Laporan Utama
Perubahan Nasib Alumni Sekolah Gratis Yasmin
“Buah jatuh tak jauh dari pohonnya.”
Sebuah peribahasa yang berarti karakter anak takkan jauh berbeda dengan orang tuanya itu sudah populer di tengah masyarakat Indonesia. Hal itu relevan kalau ditujukan misalnya ke anak yang suka maling karena orangtuanya maling, anak yang berhasil menjadi dokter karena orangtuanya seorang dokter, dan sebagainya. Tapi pepatah itu tidak berlaku bagi Azizah, seorang anak pemulung yang memiliki semangat untuk mengubah kondisi keluarganya dengan menempuh pendidikan yang layak dan berkualitas.
Tak memiliki biaya untuk sekolah, Azizah tak patah semangat. Upayanya mencari pendidikan yang dapat menolongnya untuk keluar dari lingkaran kebodohan itu terjawab sudah dengan adanya SMK Informatika Utama. Salah satu sekolah yang semua biaya pendidikannya ditanggung oleh Yasmin.

====================

▶ **Yang Harus Dikerjakan**
Terjemahkan kalimat “Tak memiliki biaya untuk sekolah, Azizah tak patah semangat.” dari teks yang ditampilkan ke dalam bahasa Inggris. Data di bawah ini diambil dari sumber lain, bukan dari teks yang ditampilkan.

▶ **Data Hasil Ekstraksi**

====================

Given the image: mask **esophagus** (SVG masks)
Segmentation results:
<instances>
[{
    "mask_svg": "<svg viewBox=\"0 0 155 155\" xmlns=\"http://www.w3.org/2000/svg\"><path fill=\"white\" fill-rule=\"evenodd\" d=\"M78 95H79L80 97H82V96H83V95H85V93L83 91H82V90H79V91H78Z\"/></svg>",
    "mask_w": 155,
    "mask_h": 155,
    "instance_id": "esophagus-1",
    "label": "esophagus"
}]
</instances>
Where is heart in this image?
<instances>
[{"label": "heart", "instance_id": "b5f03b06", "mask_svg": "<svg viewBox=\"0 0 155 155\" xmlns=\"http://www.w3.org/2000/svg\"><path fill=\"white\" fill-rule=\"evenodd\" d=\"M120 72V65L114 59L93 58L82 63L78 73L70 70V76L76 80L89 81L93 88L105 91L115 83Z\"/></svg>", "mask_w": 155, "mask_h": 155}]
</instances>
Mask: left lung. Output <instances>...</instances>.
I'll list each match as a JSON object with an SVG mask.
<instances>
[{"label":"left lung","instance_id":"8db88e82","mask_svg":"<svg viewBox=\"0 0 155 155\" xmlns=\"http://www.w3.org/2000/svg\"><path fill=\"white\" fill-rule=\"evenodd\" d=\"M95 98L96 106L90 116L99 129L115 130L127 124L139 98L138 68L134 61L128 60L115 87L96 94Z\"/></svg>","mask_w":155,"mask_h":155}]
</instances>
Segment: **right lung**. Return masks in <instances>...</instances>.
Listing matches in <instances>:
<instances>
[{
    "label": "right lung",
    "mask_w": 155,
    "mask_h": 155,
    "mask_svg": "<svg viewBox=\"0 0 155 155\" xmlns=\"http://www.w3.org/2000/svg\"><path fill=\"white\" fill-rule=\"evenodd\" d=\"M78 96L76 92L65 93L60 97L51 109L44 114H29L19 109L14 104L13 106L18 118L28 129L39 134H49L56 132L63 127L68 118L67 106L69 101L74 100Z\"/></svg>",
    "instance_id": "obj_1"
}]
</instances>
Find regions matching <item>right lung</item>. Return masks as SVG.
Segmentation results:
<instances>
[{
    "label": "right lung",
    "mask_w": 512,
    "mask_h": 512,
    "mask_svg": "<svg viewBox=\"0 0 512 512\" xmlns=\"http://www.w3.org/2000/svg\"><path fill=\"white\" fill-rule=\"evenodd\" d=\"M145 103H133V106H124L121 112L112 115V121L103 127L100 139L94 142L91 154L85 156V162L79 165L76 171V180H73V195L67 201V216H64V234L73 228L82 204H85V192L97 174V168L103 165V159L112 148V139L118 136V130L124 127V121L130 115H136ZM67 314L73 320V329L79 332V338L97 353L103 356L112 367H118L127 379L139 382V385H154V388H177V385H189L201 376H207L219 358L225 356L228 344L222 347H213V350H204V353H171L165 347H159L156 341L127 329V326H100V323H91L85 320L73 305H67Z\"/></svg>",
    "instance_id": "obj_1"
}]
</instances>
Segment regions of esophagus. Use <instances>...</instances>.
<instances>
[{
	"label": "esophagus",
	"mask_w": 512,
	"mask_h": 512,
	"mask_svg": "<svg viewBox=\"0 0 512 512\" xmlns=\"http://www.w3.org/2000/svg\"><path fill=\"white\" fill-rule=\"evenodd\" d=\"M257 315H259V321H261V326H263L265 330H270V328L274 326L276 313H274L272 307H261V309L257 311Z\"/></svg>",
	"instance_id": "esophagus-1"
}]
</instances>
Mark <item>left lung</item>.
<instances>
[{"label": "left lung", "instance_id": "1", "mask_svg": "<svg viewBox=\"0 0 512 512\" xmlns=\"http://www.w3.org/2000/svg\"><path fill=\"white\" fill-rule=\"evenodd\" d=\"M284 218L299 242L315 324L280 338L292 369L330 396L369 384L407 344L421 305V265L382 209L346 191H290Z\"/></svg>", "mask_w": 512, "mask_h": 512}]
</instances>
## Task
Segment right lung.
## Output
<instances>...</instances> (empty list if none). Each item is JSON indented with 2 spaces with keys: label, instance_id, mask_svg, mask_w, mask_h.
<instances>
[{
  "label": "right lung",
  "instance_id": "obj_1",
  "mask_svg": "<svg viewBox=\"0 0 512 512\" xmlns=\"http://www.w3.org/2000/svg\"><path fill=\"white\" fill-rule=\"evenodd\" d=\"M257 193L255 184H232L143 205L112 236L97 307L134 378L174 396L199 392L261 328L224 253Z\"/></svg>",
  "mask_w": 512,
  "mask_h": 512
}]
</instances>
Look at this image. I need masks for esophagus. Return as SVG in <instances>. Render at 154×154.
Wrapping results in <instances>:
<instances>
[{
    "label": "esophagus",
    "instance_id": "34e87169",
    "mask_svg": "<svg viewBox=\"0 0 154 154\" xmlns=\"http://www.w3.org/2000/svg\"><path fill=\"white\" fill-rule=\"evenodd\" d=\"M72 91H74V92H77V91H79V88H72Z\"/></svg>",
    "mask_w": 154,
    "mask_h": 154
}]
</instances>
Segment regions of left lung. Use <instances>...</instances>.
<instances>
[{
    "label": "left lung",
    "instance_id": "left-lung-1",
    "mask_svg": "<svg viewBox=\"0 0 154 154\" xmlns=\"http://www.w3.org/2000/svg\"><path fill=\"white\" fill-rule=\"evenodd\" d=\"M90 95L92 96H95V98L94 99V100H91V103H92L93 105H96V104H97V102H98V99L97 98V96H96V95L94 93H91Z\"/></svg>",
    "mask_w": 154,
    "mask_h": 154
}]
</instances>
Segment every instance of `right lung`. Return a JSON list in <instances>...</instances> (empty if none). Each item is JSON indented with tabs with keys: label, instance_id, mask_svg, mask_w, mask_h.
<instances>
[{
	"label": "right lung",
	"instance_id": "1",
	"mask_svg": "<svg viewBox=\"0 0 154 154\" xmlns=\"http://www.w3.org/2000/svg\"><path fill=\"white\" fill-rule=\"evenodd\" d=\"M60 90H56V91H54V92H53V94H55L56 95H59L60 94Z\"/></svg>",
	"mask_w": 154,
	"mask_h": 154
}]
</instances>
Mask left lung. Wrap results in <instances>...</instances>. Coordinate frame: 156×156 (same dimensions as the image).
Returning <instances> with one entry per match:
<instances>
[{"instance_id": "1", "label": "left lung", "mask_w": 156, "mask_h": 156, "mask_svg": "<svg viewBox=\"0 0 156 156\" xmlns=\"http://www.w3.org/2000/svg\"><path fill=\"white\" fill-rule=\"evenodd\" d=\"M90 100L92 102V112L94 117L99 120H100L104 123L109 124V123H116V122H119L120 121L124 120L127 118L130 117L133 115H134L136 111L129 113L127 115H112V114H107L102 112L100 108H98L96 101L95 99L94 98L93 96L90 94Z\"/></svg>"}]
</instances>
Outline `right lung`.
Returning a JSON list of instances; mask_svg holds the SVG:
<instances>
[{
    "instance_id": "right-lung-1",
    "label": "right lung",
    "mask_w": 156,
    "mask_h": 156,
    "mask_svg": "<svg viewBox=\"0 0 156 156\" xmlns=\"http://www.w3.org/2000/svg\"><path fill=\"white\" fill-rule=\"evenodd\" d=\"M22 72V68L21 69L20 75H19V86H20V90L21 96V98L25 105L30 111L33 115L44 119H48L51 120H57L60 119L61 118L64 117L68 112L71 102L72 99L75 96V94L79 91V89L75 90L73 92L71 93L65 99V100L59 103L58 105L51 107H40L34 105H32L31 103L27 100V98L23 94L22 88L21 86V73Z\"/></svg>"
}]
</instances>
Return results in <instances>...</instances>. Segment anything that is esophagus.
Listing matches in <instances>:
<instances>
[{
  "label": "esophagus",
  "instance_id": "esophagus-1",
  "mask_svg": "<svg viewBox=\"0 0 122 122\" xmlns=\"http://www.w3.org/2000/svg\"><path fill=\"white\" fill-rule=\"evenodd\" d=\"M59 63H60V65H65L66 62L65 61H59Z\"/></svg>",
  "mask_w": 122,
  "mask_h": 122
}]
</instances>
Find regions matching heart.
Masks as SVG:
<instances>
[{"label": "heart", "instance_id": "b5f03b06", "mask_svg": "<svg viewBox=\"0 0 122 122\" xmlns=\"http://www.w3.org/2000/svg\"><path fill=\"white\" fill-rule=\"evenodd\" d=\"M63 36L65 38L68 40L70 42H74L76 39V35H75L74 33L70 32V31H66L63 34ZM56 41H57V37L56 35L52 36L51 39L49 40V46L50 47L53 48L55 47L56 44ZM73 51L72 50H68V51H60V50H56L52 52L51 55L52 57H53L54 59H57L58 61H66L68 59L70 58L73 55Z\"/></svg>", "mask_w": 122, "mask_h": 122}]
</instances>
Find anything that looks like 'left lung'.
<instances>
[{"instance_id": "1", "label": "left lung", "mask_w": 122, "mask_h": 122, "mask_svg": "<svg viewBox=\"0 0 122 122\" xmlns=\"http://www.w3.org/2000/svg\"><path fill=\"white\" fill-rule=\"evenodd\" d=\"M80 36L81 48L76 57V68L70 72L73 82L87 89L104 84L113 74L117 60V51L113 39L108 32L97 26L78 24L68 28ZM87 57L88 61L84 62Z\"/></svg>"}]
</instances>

====================

▶ **Jawaban Tugas**
Lacking the money to go to school, Azizah did not lose heart.